**REQUIRED ACTION A**
Do these statements agree with the JDRF text below? Answer yes or no for each, and quote the words from the text that decide it.
(i) JDRF has been funding type 1 diabetes research for more than 50 years.
(ii) The Edmonton protocol was published in the 1990s.
(iii) No candidate cure therapies have yet reached human clinical trials.
**REQUIRED ACTION B**
Answer these questions from the JDRF text below.
(i) What year appears in the title?
(ii) In which decade did the world's first islet transplantation take place?
(iii) According to the pre-clinical studies JDRF funded, what could human stem cells be turned into?

**TEXT SECTION**
──────────────────────────────

Bringing Breakthroughs to Life Since 1970

JDRF’s Track Record of Research Success

JDRF has been finding, funding, and connecting the best type 1 diabetes (T1D) research around the world for over 50 years. As a result, we have supported almost every key T1D research breakthrough since our inception. Our sustained investment in focused areas, our strategic partnerships with industry, and our drive to accelerate progress has led to transformational change and exponential investments by other sources of support in many areas of T1D research.

JDRF has opened up countless windows of opportunity in T1D research, and brought multiple new drugs, devices or clinical tools into the hands of people with T1D and their healthcare providers. A few highlights include:

Cell Therapies

Without JDRF, the idea of replacing insulin-producing cells in people with T1D would likely still be a pipe dream. But over the past decades, JDRF’s vision and belief in the possibilities in this area of research has accelerated progress so that multiple candidate cure therapies are now already in human clinical trials.

  • JDRF supported work that led to the world’s first islet transplantation in the 1990s, as well as the team that developed the Edmonton protocol published in 2000.
  • JDRF later funded pre-clinical studies showing that human stem cells could be turned into insulin-producing beta cells suitable for transplantation in the lab, and the first-in-human clinical trials testing prototype stem cell-based cures for T1D.

──────────────────────────────

Stored items

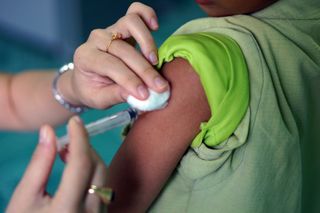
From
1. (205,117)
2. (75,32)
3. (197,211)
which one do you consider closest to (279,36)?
(205,117)

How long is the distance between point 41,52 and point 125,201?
77.5 inches

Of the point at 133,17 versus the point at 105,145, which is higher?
the point at 133,17

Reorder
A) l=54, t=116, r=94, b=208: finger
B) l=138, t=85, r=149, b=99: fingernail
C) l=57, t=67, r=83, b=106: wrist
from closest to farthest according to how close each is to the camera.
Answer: l=54, t=116, r=94, b=208: finger → l=138, t=85, r=149, b=99: fingernail → l=57, t=67, r=83, b=106: wrist

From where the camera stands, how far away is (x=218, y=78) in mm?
574

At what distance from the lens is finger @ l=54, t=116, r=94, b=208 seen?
0.43 m

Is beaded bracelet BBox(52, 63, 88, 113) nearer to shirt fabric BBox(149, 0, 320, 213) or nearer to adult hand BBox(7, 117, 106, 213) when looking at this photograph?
shirt fabric BBox(149, 0, 320, 213)

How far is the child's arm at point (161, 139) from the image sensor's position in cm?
60

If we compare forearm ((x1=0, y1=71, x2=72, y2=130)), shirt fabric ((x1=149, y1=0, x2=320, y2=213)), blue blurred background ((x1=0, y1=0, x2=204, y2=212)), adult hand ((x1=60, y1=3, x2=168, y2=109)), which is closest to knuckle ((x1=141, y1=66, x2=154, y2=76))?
adult hand ((x1=60, y1=3, x2=168, y2=109))

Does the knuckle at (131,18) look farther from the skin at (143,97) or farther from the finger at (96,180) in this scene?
the finger at (96,180)

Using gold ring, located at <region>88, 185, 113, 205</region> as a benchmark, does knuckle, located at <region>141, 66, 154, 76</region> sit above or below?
above

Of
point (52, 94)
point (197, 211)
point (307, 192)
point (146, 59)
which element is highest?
point (146, 59)

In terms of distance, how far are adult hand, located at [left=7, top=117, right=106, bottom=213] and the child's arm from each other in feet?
0.48

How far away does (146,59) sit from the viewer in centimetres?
60

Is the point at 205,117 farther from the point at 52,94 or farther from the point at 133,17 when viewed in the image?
the point at 52,94
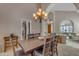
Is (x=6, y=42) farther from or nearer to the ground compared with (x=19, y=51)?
farther from the ground

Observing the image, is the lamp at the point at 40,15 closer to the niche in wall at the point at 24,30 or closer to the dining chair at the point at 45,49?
the niche in wall at the point at 24,30

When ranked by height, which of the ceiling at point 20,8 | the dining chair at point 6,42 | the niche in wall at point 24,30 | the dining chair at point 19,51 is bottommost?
the dining chair at point 19,51

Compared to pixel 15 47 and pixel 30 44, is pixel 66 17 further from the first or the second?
pixel 15 47

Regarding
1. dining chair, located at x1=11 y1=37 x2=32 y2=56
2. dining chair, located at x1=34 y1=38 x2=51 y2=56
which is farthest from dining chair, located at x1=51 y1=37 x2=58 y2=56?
dining chair, located at x1=11 y1=37 x2=32 y2=56

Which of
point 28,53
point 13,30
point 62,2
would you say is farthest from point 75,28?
point 13,30

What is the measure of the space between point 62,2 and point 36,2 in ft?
1.42

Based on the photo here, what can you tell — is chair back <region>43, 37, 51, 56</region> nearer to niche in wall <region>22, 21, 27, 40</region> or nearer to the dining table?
the dining table

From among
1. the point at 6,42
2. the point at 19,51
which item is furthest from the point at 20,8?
the point at 19,51

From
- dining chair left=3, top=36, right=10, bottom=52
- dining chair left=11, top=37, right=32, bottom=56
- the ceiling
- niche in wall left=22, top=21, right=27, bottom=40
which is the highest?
the ceiling

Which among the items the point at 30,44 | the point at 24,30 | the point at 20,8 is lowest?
the point at 30,44

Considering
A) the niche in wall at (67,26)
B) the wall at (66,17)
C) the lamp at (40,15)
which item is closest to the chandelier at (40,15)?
the lamp at (40,15)

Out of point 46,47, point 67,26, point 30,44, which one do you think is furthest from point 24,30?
point 67,26

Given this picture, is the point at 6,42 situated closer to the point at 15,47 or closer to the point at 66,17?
the point at 15,47

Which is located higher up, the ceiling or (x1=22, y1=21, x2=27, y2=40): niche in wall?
the ceiling
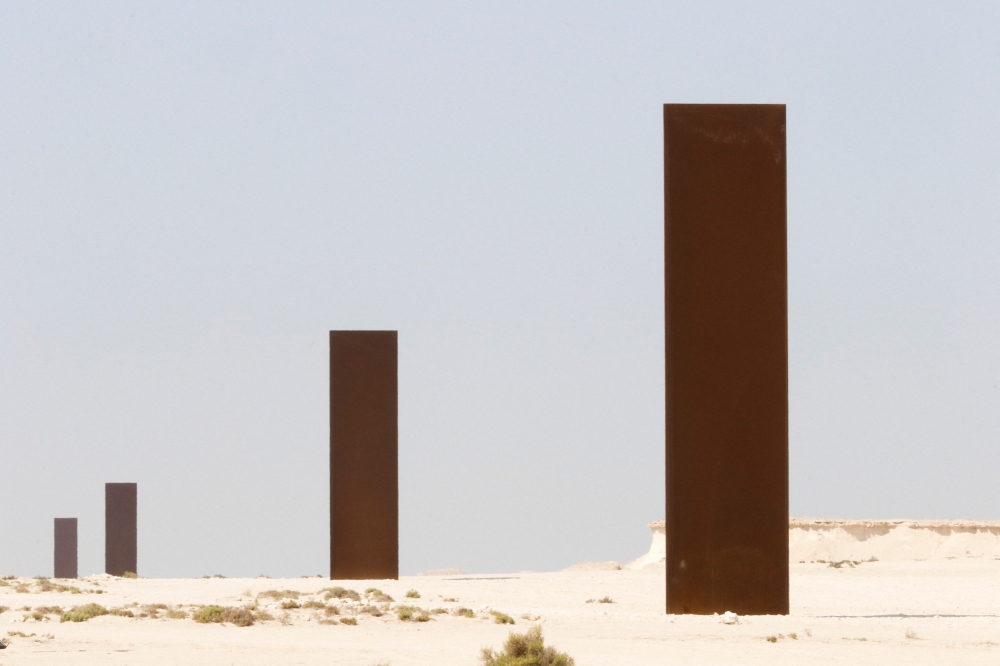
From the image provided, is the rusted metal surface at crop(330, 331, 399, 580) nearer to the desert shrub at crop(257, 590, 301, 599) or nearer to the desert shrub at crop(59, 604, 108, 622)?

──────────────────────────────

**RESPONSE BOX A**
(i) Yes: "for over 50 years"
(ii) No: "the Edmonton protocol published in 2000"
(iii) No: "multiple candidate cure therapies are now already in human clinical trials"

**RESPONSE BOX B**
(i) 1970
(ii) The 1990s
(iii) Insulin-producing beta cells suitable for transplantation